TTI / Dev /README_VLAC_INTEGRATION.md

Upload folder using huggingface_hub

857c2e9 verified about 1 month ago

7.34 kB

	# VLAC Integration with SimpleVLA-RL

	This document describes the integration of Vision-Language-Action-Critic (VLAC) into the SimpleVLA-RL training framework.

	## Overview

	The VLAC integration replaces the simulator's terminal success signal during training with VLAC-predicted values, while preserving the simulator signal for evaluation.
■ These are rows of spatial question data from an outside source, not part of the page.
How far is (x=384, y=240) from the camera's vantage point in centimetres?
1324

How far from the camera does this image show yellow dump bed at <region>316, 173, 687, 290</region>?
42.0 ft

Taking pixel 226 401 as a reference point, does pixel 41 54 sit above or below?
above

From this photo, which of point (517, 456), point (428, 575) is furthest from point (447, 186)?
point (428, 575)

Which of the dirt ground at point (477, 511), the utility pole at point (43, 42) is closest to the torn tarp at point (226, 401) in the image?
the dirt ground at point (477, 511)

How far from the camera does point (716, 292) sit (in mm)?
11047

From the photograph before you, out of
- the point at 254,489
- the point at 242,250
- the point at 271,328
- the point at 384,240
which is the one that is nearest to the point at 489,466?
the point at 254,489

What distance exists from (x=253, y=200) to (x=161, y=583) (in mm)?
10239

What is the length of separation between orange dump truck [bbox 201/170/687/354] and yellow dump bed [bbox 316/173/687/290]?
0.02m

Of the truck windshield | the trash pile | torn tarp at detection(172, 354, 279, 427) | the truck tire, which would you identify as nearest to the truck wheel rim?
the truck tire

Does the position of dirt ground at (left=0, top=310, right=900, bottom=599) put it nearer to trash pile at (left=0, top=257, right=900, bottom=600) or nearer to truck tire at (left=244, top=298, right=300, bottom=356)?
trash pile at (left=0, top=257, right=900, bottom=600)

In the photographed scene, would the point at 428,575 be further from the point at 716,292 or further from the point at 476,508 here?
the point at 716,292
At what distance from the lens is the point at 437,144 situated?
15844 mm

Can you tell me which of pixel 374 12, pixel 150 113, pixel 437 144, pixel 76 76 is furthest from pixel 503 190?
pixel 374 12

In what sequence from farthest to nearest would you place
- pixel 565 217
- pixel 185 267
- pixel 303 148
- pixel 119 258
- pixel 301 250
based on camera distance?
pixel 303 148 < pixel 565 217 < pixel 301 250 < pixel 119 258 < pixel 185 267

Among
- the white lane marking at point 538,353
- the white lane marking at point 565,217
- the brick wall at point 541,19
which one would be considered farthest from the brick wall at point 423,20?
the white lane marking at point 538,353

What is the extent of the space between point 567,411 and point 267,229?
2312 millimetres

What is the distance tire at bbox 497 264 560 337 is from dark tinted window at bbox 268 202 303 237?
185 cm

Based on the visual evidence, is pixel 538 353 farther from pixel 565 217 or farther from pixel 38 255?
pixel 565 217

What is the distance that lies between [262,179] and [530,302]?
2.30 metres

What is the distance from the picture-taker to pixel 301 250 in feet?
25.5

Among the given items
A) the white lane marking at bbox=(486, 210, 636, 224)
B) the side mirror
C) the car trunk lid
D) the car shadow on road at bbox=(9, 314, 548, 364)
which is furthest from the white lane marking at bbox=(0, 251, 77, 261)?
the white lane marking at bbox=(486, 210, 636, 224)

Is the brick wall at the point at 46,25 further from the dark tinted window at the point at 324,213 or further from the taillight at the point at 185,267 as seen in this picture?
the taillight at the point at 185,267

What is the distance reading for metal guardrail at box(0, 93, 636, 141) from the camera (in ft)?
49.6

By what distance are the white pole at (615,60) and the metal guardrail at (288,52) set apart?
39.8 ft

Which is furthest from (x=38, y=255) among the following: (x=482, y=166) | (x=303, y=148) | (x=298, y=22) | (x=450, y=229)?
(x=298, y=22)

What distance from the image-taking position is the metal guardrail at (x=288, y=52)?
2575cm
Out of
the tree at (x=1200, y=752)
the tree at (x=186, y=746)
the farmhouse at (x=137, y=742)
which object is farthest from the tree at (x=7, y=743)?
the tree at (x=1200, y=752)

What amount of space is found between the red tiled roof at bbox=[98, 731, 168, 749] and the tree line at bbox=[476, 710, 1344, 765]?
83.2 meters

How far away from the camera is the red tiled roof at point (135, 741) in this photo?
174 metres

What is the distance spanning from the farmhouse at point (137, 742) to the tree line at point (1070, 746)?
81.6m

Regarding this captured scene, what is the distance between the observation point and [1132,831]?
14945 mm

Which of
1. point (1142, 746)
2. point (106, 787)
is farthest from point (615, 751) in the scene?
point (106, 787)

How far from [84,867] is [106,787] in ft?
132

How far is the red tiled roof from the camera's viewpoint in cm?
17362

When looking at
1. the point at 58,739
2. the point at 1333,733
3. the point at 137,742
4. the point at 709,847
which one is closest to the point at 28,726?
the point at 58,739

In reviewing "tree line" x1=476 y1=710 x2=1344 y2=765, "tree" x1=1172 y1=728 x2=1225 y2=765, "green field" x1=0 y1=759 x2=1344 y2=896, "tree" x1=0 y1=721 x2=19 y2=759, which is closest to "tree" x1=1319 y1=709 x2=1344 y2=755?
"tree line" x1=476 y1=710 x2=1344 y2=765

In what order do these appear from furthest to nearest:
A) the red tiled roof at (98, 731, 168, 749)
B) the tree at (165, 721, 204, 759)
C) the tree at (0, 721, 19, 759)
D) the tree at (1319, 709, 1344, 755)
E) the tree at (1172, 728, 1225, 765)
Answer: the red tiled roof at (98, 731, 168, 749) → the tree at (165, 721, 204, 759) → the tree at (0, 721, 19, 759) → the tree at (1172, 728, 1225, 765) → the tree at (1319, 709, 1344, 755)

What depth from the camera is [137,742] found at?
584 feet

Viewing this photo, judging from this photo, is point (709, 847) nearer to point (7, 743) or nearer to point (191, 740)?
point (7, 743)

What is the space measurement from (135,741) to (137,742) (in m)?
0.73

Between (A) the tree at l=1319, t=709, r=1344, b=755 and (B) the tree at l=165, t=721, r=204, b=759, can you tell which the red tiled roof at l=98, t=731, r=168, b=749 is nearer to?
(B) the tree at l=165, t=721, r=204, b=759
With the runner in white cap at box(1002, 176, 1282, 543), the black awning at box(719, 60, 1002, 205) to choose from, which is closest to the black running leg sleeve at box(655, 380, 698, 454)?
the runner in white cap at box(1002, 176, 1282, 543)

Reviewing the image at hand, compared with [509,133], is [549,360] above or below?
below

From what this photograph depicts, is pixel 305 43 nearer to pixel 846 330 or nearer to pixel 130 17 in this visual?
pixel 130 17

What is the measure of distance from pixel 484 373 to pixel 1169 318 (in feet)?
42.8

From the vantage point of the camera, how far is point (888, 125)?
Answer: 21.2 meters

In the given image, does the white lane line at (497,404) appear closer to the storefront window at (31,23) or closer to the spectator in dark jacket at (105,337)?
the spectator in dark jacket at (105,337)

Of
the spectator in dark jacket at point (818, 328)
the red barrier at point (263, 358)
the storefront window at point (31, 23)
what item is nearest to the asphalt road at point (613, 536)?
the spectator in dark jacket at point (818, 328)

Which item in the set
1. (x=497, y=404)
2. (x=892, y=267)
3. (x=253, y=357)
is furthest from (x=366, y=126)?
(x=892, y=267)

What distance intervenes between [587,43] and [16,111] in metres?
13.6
This enables more nuanced reward signals and better task progress estimation.

	## Architecture

	```
	SimpleVLA-RL Training Process:
	┌─────────────────┐ HTTP/JSON ┌─────────────────┐
	│ Training │◄─────────────────►│ VLAC Service │
	│ (rob_rollout) │ (done check, │ (port 8111) │
	│ │ terminal value) │ │
	└─────────────────┘ └─────────────────┘
	```

	### Key Components

	1. VLAC Service (`vlac_service.py`): HTTP API exposing VLAC model functionality
	2. VLAC Client (`verl/utils/vlac_client.py`): Python client for service communication
	3. Enhanced Rollout (`verl/workers/rollout/rob_rollout.py`): Modified rollout with VLAC integration

	## Usage

	### 1. Start VLAC Service

	```bash
	# Start VLAC service (required for training)
	python vlac_service.py --port 8111 --gpu-ids 0,1,2,3
	```

	### 2. Training with VLAC

	```bash
	# Run training with VLAC integration enabled
	bash examples/run_openvla_oft_rl_vlac.sh
	```

	Key Variables (edit at top of script):
	```bash
	PROJECT_NAME='SimpleVLA-RL-VLAC'
	EXPERIMENT_NAME='vlac-libero10-sftall_node1_trial'
	SFT_MODEL_PATH="CKPT/Openvla-oft-SFT-libero10-trajall"
	DATASET_NAME="libero_10"
	VLAC_SERVICE_URL="http://localhost:8111"
	```

	Key VLAC Configuration:
	```yaml
	+actor_rollout_ref.rollout.use_vlac=true
	+actor_rollout_ref.rollout.vlac_service_url=$VLAC_SERVICE_URL
	trainer.val_before_train=False # Avoid val_only issue
	```

	### 3. Evaluation (Environment Done)

	```bash
	# Run evaluation with environment done signal
	bash examples/eval_openvla_oft_vlac.sh
	```

	Key Variables (edit at top of script):
	```bash
	PROJECT_NAME='SimpleVLA-RL-VLAC-Eval'
	EXPERIMENT_NAME='vlac-libero10-sftall_node1_eval'
	SFT_MODEL_PATH="CKPT/Openvla-oft-SFT-libero10-trajall"
	DATASET_NAME="libero_10"
	```

	Key Configuration:
	```yaml
	trainer.val_only=True # Pure evaluation mode
	+actor_rollout_ref.rollout.use_vlac=false # Explicit disable
	```

	## Training Logic

	### Training Mode (`use_vlac=true`, `val_only=false`)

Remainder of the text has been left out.